With databases, the situation in terms of scaling is more complicated. In the case of SQL-like databases, we proceed as follows: there is one base, to reserve it, we collect a cluster with a “floating” IP address and put the second one next to it. When the first base falls, there is a switch to the second, and we continue to work. Since in web applications, 90% of the load on the database is select (read requests), you can configure replication and distribute most of this load on the slave servers. In my memory there is a project where there are 15 such slave servers. For the integrity of the replication process, slave servers are configured only for reading (read-only).
That's about it.We came to the site
Now let's talk about what happens with us when a client site arrives. Here is the fun.
It often begins with the replacement of operating systems and a web server. The usual situation is that I see old ubunt and old versions of different modules that patched the last two years ago. Once they even brought a corporate site on Fedor (I remind you: a test site for RedHat). And we are responsible for trouble-free work, so with all my platonic love for Fedora Core, I simply could not leave this axis there. With financially supported SLA, we will not even know what caused it to fall. In our projects we prefer RedHat, CentOS and Unbreakable Linux (previously the distribution was called less pathetic - Oracle Enterprise Linux). Accordingly, our linux administrators are certified by the RedHat: RHCE program - the minimum level for access to a productive server.
This is what SLA for service looks like: the general level of accessibility cannot be higher than the weakest link.Many are ready to safely transfer mail, but are not ready to bring the main site to us without lengthy tests. Online stores of large companies, for example, are the last to be transferred - first, the client puts a couple of promotional pages or something else that is not very far from static HTML, and everything is carefully tested. And after all the tests gives the go-ahead to move the site.
Instead of conclusion
Let's talk about the "fantastic creatures" that live on the server. It often happens that on the site, which has already survived 3-5 years of production, some of the services were stuck in by the old admin, and some were new. This is not always done properly: programs are often compiled from source, and the package manager is completely “broken”. No one checks the release of the following versions and, as a rule, such systems are not updated. Pieces sometimes work leaky for several years. For example, there were pains with Tomcat - they collect it “as is” and do not touch it. Usually developers are forced to update it. When they get new features, no one else pulls the admin anymore, he stuffs up the product update, and everyone lives on the same version happily ever after. Until I come evil I’m not starting to point the finger at different holes.

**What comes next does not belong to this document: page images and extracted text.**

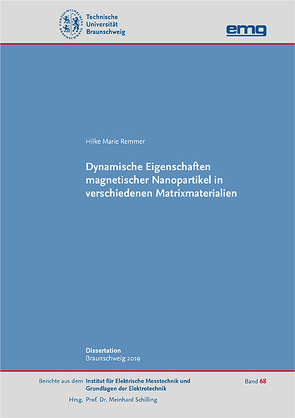 Technische Universität Braunschweig

emg

Hilke Marie Remmer

Dynamische Eigenschaften magnetischer Nanopartikel in verschiedenen Matrixmaterialien

Dissertation
Braunschweig 2019

Berichte aus dem Institut für Elektrische Messtechnik und Grundlagen der Elektrotechnik

Band 68

Hrsg. Prof. Dr. Meinhard Schilling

If there is a zoo on the server, we offer a migration plan: we deploy the necessary infrastructure, which is already fresh and smooth, and drag projects onto it. Specifically, we carry Linux from Linux, another command works with Windows. We give access to the platform - and the customer or his developer begins to transfer. Sometimes it is entrusted to us.
On the new infrastructure, a copy of the database and site scripts is deployed. Next, together with the customer proceed to the functional and load testing. For our part, we set up a collection of performance metrics and monitor the error logs. According to the results of testing, together with the development team, we carry out additional tuning (tuning).
When the test results, including functional ones, are satisfactory, there are no more errors, we prepare the service for production: set up monitoring, resynchronize data with the productive system and transfer the load to the new infrastructure. And we make sure that the infrastructure keeps up with the growth of the site.
That's all for today, ask questions in the comments.